Diğer konu; sistemdeki efektif artışı. Sistem dışında olan bir dövizin yeniden bankacılık sistemine giriyor olması. Dolayısıyla manşette gördüğümüz döviz mevduat artışının bir kısmı da hemen hemen son 3 aydır yaklaşık 5 milyar dolar civarında olan efektif artışından kaynaklanmakta. Özetle her manset rakamda gördüğümüz artışa “döviz talebi devam ediyor ya da düşüyor” demektense alt detaylara bakarak analiz yapmamızda fayda var.

Yılbaşından bu yana hareket nasıl?

Hanehalkı; veride yılbaşından bu yana 300 milyon dolar bozmuşlar ve 300 milyon euro almışlar gibi bir hareket mevcut. Genel olarak talebin yavaşladığını görüyoruz. Bu olumlu fakat enflasyon meselesini düzeltmeden burada arzu ettiğimiz manada güçlü ters dolarizasyon için biraz daha zaman gerekli.

Altın tarafında ise yılbaşından bu yana belirgin değişiklikten bahsedemeyiz, daha çok değerleme hareketleri mevcut. Geçtiğimiz yıl hanehalkı 23 milyar dolara yakın altın almıştı. Buna altın ons fiyatındaki %30’luk değer artışı da dahil edilip bakılmalı. Değer artışını düşersek, 2020 yılında 15 milyar dolara yakın talep olmuş.
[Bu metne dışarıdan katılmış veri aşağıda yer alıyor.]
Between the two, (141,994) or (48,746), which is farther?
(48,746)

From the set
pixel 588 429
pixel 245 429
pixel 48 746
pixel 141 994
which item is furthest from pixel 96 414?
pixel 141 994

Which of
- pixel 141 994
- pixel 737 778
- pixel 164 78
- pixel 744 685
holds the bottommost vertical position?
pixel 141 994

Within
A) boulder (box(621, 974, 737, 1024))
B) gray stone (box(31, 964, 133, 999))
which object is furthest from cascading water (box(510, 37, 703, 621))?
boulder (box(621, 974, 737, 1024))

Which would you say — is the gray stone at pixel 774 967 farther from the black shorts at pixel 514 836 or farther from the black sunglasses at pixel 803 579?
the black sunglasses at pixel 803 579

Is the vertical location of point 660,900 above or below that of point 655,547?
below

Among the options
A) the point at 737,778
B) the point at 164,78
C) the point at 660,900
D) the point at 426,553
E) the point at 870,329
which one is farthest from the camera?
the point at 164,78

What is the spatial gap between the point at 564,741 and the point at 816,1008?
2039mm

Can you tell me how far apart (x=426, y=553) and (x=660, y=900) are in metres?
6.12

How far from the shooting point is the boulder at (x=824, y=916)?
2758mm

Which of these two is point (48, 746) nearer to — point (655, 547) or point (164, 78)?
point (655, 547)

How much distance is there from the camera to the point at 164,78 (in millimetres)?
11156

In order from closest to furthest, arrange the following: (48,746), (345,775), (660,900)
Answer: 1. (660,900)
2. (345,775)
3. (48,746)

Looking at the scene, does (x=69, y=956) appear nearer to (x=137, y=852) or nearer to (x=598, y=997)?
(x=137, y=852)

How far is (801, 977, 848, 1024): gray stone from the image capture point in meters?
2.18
Burada ek bir detay daha olabilir. Suriye, İran, Irak gibi bölgelerden ülkemize göç eden vatandaşların varlıklarını da transfer ettiği (altın ithalatı) bir dönemden de geçiyoruz. Henüz bu veri tam yayınlanmasa da, hem altın ithalatımızdaki hem altın mevduatlarındaki artışın bir kısmı da bu kaynak transferinden geliyor olabilir.

Reel kesime (şirketlere) yılbaşından bu yana bakarsak; yaklaşık 1 milyar dolar bozmuş fakat 1.8 milyar euro almış gözüküyorlar. Bunun bir sebebi de döviz kredilerinin kapanmasından kaynaklanmakta. Buradaki talebin kısa vadede değişmesi de beklenmemeli. Zira 2020’de, her yıl olduğu gibi, reel kesimin yüklü döviz dış borç ödemeleri var.

Özetle, oran olarak baktığımızda ters dolarizasyon başlamış durumda. Döviz talebi yavaşladı mı dersek, bunu da hanehalkında kısmen görmekteyiz. Reel kesimde ise var olan döviz ödemelerinden dolayı döviz talebi devam ediyor. Fakat son 3 yıldır gördüğümüz, öne çekilen talebin yavaşlaması da iyi bir gelişme. Bu görece olumlu ilk haberlerle beraber, unutmayalım enflasyonumuz çok yüksek ve bu mücadeledeki başarımız ne kadar kararlı ve sabırlı olacağımızla ile alakalı. Dolarizasyon konusu da tıpkı enflasyon ile mücadele gibi uzun yıllar alan bir süreç.